*WORK TO DO*
Locate the line containing "In the image captured here, among" in the data below. Reproduce it and every following line up to the end, exactly as given.

## start RECORDS FOR THIS TASK

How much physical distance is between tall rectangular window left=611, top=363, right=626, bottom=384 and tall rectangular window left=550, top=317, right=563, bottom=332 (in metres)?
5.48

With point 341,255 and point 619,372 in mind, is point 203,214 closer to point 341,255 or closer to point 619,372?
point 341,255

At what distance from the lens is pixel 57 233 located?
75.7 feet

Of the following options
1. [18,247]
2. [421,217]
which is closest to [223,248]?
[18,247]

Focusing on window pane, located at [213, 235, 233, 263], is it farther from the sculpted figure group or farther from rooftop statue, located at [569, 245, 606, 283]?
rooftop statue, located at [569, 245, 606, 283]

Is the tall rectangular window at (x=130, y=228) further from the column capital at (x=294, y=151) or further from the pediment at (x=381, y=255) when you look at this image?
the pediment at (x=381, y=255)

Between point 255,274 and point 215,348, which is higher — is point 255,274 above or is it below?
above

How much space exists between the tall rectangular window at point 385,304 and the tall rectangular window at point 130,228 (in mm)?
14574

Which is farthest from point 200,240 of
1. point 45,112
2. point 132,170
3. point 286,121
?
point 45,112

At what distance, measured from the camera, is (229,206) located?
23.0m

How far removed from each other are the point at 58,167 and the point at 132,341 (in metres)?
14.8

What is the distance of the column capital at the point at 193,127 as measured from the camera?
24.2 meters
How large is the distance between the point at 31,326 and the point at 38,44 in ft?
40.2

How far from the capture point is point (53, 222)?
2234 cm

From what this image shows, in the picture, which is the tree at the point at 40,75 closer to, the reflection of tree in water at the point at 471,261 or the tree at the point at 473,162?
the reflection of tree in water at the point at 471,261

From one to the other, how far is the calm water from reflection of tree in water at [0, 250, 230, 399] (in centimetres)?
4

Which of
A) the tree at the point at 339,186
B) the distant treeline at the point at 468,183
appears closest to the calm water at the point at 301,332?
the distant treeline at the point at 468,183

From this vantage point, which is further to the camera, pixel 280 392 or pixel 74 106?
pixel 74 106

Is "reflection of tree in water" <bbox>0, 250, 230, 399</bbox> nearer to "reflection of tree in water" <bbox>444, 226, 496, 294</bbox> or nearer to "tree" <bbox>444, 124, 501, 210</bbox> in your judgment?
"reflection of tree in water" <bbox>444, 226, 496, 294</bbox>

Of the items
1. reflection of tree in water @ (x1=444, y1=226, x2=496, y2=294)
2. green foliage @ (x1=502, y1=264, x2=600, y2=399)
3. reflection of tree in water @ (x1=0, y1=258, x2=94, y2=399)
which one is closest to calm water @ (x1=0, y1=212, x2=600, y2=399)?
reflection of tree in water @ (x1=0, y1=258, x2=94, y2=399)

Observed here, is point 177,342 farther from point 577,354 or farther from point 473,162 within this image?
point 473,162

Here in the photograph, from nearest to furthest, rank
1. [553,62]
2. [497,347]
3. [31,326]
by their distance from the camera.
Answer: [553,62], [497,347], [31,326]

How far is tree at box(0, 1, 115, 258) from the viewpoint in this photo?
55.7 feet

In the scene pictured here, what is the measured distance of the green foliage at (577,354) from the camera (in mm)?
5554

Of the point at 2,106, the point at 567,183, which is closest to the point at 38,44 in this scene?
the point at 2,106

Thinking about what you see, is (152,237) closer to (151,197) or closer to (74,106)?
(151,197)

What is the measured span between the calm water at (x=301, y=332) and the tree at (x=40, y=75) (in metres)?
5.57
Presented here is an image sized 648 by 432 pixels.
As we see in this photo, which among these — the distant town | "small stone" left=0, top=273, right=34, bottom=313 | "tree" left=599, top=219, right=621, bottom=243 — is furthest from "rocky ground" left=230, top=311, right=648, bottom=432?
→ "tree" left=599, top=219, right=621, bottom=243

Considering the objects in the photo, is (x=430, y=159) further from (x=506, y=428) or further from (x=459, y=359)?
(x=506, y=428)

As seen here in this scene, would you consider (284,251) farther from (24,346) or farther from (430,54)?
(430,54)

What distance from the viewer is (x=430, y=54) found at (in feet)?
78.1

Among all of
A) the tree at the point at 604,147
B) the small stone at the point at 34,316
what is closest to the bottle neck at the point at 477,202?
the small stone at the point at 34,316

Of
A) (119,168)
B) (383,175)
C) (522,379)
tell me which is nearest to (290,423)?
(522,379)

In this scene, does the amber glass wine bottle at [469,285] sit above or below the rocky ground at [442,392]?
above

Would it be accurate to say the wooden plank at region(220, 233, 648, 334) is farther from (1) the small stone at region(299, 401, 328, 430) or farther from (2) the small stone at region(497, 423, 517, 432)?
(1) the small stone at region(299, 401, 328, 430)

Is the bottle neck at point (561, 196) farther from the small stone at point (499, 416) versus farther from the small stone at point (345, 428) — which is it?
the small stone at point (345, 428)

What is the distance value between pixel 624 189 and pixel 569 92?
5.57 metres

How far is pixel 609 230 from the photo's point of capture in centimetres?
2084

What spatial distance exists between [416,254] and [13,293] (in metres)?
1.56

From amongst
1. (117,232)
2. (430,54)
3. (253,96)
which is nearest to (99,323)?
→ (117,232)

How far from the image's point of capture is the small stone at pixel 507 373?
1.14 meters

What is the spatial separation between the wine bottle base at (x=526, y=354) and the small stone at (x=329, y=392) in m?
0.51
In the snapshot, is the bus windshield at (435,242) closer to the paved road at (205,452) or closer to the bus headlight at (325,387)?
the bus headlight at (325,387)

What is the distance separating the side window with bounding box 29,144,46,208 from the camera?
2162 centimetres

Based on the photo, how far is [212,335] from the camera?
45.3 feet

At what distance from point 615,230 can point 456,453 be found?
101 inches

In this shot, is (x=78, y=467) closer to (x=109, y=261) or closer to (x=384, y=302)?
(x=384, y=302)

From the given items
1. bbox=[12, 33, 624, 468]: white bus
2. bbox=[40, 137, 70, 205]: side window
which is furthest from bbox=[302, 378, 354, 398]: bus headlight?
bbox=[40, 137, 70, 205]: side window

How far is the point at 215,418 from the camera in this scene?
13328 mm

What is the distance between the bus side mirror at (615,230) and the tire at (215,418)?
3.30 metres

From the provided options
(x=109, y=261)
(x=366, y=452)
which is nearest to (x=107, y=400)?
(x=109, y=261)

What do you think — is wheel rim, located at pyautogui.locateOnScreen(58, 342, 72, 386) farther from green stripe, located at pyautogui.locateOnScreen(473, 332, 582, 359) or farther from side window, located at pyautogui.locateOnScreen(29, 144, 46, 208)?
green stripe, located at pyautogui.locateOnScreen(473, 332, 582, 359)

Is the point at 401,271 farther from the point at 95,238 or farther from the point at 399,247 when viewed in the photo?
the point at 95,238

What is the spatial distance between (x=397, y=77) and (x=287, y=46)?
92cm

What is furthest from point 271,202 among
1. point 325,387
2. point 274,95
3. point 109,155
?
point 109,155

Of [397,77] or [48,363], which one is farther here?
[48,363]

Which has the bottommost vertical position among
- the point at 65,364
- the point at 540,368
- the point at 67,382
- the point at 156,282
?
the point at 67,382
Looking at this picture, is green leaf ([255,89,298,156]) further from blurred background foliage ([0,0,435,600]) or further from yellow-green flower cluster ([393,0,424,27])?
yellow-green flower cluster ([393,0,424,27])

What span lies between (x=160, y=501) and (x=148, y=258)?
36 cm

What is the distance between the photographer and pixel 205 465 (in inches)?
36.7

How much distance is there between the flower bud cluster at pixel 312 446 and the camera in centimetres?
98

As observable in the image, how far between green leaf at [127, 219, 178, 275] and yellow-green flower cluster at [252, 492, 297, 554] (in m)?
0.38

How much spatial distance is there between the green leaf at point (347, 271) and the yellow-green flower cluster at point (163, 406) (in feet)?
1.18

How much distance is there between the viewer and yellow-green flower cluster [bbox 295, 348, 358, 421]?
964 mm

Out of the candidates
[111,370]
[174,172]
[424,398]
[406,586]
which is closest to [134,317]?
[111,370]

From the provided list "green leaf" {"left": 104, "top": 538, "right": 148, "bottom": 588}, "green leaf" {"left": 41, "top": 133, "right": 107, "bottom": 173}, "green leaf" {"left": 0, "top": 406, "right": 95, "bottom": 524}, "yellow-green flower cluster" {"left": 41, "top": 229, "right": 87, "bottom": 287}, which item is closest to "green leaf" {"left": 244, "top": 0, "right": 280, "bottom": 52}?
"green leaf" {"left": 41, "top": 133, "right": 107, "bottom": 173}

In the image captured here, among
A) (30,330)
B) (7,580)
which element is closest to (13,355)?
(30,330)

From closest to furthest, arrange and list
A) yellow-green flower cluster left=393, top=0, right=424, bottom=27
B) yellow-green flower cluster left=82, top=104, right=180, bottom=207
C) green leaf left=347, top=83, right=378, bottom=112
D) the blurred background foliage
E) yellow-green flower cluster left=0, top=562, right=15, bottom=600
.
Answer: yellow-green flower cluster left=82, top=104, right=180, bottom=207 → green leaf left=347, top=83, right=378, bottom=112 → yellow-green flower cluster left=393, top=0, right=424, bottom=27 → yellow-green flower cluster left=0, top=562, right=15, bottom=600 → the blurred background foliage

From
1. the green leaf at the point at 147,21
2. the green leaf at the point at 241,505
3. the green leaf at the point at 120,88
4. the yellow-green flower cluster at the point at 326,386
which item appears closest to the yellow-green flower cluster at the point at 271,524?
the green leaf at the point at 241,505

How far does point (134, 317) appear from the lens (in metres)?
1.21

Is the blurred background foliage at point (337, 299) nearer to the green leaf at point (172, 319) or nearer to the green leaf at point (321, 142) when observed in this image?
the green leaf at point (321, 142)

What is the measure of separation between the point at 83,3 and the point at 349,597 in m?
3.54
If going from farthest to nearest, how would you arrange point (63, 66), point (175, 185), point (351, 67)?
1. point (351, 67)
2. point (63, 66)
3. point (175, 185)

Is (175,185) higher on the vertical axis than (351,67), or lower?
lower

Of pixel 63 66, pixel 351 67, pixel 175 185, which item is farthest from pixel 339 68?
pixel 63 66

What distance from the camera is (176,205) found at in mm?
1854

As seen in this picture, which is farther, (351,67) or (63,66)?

## end RECORDS FOR THIS TASK

*FULL RESPONSE*
In the image captured here, among
A) (30,330)
B) (7,580)
which element is closest to (13,355)?
(30,330)

From closest to furthest, arrange and list
A) yellow-green flower cluster left=393, top=0, right=424, bottom=27
B) yellow-green flower cluster left=82, top=104, right=180, bottom=207
C) green leaf left=347, top=83, right=378, bottom=112
D) the blurred background foliage
E) yellow-green flower cluster left=0, top=562, right=15, bottom=600
.
Answer: yellow-green flower cluster left=82, top=104, right=180, bottom=207 → green leaf left=347, top=83, right=378, bottom=112 → yellow-green flower cluster left=393, top=0, right=424, bottom=27 → yellow-green flower cluster left=0, top=562, right=15, bottom=600 → the blurred background foliage

From
1. the green leaf at the point at 147,21
2. the green leaf at the point at 241,505
3. the green leaf at the point at 120,88
4. the yellow-green flower cluster at the point at 326,386
which item appears closest to the yellow-green flower cluster at the point at 271,524?
the green leaf at the point at 241,505

How far does point (134, 317) appear from the lens (in metres)?
1.21

Is the blurred background foliage at point (337, 299) nearer to the green leaf at point (172, 319) or nearer to the green leaf at point (321, 142) when observed in this image?
the green leaf at point (321, 142)

What is the measure of separation between the point at 83,3 and the point at 349,597 in m?
3.54
If going from farthest to nearest, how would you arrange point (63, 66), point (175, 185), point (351, 67)?
1. point (351, 67)
2. point (63, 66)
3. point (175, 185)

Is (175,185) higher on the vertical axis than (351,67), or lower?
lower

Of pixel 63 66, pixel 351 67, pixel 175 185, which item is farthest from pixel 339 68?
pixel 63 66

What distance from the camera is (176,205) found at in mm?
1854

As seen in this picture, which is farther, (351,67) or (63,66)?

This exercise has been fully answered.